For feedback respondents: we hold no identifying information, so there is no "your" record to provide. For dashboard users: contact us to receive a copy of your account data.

Right to Correction

For feedback respondents: we cannot identify which response is yours. For dashboard users: contact us to update your account details.

Right to Erasure

All response data is deleted per our retention schedule. Dashboard users may request account deletion at any time. Deletion occurs within 30 days of request.

Right to Withdraw Consent

Participation is voluntary. Simply do not submit a form. Dashboard users may close their account at any time.

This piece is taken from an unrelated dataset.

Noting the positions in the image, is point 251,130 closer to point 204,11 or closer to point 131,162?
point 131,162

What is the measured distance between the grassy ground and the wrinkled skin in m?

Right to Grievance Redressal

Raise any concern at support@fresheyefoundation.com. We respond within 10 business days and resolve within 30 days.

Right to Escalate

If unsatisfied with our response, you have the right to escalate to the Data Protection Board of India once established under the DPDP Act 2023 framework.

Section 11

Security

We implement technical and organisational security measures appropriate to the data we hold: encryption in transit (TLS/HTTPS), encryption at rest, role-based access controls with least-privilege principles, and audit logging.

The single most effective security measure is architectural — a breach of our response data cannot expose personal information because the database contains none. The primary security risk in a breach would be to school-level aggregate metrics, which are not personal data.

In the event of a security incident, we follow the incident response procedure in our Data Governance Charter — notification of affected parties within 72 hours, public disclosure within 30 days.

Section 12

Changes to This Policy

Material changes — any change that reduces privacy protections or alters how we use data in ways that affect respondents — will be published with a minimum 30-day notice period before taking effect.

Non-material changes — clarifications, corrections, additions for new instruments operating on the same data model — may be made without notice.

The most current version is always at fresheyefoundation.com/privacy.

Section 13

Contact

Fresh Eye Foundation
Uttar Pradesh, India
support@fresheyefoundation.com

We acknowledge all privacy communications within 3 business days and provide a substantive response within 10. For matters requiring investigation, we resolve or update within 30 days.

For technical data architecture details, see our Data Governance Charter.